The available sparse formats that can be useful for various problems are:

- `CSR` (compressed sparse row)
- `CSC` (compressed sparse column)
- `BSR` (block sparse row)
- `COO` (coordinate)
- `DIA` (diagonal)
- `DOK` (dictionary of keys)
- `LIL` (list in list)

The [``scipy.sparse``](http://docs.scipy.org/doc/scipy/reference/sparse.html) submodule also has a lot of functions for sparse matrices
including linear algebra, sparse solvers, graph algorithms, and much more.

## Training and Testing Data

In [13]:
from sklearn.datasets import load_iris
from sklearn.model_selection import train_test_split

iris = load_iris()
X, y = iris.data, iris.target

train_X, test_X, train_y, test_y = train_test_split(X, y, 
                                                    train_size=0.5, 
                                                    random_state=123)

**Tip: Stratified Split**

Stratification means that we maintain the original class proportion of the dataset in the test and training sets.

In [14]:
train_X, test_X, train_y, test_y = train_test_split(X, y, 
                                                    train_size=0.5, 
                                                    random_state=123,
                                                    stratify=y)

print('All:', np.bincount(y) / float(len(y)) * 100.0)
print('Training:', np.bincount(train_y) / float(len(train_y)) * 100.0)
print('Test:', np.bincount(test_y) / float(len(test_y)) * 100.0)

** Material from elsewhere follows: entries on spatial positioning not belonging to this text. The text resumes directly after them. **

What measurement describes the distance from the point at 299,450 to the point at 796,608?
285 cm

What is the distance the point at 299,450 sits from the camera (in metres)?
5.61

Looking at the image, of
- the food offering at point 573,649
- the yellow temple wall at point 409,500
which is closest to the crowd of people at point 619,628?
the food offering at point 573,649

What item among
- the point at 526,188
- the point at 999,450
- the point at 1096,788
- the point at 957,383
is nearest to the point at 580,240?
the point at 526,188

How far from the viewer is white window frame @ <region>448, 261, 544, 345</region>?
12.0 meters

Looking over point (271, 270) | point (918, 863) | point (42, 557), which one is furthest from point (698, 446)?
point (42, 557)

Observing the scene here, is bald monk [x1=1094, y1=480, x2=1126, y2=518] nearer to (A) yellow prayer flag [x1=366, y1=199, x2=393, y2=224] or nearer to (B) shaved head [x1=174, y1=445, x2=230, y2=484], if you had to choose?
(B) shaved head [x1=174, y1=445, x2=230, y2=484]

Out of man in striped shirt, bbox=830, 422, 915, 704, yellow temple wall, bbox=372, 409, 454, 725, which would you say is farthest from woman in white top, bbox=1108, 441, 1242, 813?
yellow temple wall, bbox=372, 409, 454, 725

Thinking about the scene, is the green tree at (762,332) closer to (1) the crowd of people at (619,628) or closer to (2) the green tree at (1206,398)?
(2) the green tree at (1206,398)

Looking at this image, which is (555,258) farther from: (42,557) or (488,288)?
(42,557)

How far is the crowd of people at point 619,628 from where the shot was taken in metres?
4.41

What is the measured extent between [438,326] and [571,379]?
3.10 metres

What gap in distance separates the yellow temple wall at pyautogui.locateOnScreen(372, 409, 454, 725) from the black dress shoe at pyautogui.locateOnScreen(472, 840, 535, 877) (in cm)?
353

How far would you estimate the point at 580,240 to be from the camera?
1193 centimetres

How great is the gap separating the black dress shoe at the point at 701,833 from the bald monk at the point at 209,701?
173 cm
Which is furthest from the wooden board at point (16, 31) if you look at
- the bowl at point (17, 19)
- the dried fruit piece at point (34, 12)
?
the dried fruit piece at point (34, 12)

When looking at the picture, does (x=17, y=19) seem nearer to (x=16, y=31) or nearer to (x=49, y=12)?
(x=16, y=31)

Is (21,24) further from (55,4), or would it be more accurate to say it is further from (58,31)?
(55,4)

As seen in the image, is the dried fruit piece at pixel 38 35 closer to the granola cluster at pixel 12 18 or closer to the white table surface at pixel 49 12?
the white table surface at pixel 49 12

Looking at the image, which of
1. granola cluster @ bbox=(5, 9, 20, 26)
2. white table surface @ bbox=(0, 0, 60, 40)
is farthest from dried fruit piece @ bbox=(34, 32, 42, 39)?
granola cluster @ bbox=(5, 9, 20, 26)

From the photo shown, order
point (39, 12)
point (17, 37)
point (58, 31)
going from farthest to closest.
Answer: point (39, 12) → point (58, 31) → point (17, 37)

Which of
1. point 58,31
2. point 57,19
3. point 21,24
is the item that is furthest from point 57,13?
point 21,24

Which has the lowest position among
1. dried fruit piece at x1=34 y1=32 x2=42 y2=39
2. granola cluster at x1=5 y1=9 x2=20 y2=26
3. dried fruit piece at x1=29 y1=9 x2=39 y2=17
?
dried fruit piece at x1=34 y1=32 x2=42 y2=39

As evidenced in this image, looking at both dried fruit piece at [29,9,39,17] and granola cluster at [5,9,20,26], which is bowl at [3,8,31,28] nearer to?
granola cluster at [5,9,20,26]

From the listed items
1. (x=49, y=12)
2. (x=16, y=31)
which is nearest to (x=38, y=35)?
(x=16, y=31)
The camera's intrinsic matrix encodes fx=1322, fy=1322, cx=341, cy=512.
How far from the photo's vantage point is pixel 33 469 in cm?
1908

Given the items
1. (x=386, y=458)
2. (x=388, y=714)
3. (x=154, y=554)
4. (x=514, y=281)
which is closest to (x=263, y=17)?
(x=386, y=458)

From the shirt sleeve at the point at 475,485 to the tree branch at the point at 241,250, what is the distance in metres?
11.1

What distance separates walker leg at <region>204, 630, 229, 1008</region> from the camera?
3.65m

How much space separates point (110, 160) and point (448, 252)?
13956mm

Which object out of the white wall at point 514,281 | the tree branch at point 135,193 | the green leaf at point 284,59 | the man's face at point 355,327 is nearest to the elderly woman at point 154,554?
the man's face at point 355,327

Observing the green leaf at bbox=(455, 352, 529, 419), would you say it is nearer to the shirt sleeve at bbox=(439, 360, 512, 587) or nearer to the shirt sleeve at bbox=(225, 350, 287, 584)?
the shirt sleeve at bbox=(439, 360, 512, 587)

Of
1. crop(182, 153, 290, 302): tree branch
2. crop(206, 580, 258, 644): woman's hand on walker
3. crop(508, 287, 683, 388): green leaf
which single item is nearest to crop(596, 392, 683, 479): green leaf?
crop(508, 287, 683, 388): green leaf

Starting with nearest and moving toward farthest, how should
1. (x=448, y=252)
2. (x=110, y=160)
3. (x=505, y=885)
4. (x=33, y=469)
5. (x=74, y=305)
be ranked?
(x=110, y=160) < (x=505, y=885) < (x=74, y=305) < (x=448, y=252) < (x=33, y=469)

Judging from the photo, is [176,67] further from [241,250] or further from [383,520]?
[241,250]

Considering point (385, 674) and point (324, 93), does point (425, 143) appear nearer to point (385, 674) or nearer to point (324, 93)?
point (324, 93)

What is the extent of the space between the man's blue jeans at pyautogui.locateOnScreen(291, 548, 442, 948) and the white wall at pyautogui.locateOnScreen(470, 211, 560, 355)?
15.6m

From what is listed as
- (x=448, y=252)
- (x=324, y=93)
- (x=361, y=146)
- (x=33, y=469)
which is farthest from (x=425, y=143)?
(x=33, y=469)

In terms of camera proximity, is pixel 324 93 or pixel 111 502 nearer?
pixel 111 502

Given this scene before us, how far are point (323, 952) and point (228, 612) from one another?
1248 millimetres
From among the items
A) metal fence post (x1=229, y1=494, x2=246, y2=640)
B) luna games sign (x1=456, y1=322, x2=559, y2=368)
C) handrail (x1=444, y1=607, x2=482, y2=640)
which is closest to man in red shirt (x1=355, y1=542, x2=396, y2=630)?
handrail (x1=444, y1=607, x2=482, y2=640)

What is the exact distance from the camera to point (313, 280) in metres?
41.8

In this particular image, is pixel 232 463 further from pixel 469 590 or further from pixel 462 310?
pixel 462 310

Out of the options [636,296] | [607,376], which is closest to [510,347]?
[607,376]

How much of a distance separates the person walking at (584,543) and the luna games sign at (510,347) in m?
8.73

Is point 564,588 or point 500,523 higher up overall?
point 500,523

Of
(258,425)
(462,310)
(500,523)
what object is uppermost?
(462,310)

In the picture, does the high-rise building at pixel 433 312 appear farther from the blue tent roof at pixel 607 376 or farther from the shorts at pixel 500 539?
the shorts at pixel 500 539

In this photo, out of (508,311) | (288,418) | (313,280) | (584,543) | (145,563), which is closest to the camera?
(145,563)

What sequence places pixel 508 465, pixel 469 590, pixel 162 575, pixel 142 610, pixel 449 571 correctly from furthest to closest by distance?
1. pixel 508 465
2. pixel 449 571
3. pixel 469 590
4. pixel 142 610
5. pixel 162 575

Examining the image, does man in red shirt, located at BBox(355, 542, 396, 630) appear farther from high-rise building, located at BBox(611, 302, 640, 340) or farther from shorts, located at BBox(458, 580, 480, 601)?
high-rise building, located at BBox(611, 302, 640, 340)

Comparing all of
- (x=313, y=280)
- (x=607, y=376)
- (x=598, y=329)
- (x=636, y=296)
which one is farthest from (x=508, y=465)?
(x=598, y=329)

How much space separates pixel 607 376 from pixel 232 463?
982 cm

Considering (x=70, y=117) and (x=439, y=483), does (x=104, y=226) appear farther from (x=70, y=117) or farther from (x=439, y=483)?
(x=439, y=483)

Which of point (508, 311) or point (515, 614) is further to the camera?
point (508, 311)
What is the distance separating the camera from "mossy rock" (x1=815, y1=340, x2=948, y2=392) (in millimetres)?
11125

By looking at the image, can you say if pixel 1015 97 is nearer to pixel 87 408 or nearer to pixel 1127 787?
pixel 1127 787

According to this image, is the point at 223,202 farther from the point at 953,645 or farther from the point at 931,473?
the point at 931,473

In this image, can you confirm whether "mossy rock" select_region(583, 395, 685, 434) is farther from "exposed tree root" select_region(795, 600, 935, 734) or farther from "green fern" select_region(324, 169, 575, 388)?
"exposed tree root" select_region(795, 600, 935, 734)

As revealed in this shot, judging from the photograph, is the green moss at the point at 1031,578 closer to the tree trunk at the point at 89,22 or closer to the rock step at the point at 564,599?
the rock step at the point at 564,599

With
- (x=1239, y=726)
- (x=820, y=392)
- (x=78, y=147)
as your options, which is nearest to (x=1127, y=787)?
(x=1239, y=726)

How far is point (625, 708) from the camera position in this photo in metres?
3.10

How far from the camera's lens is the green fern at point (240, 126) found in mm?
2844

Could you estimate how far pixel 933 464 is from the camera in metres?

All: [ 33.33333333  33.33333333  33.33333333]
Training: [ 33.33333333  33.33333333  33.33333333]
Test: [ 33.33333333  33.33333333  33.33333333]


## Training a classifier

In [15]:
from sklearn.neighbors import KNeighborsClassifier

classifier = KNeighborsClassifier()
classifier.fit(train_X, train_y)
pred_y = classifier.predict(test_X)

classifier.score(test_X, test_y)

0.95999999999999996

Depending on the model, you can access estimated model parameters. They are attributes of the estimator object and end by an underscore.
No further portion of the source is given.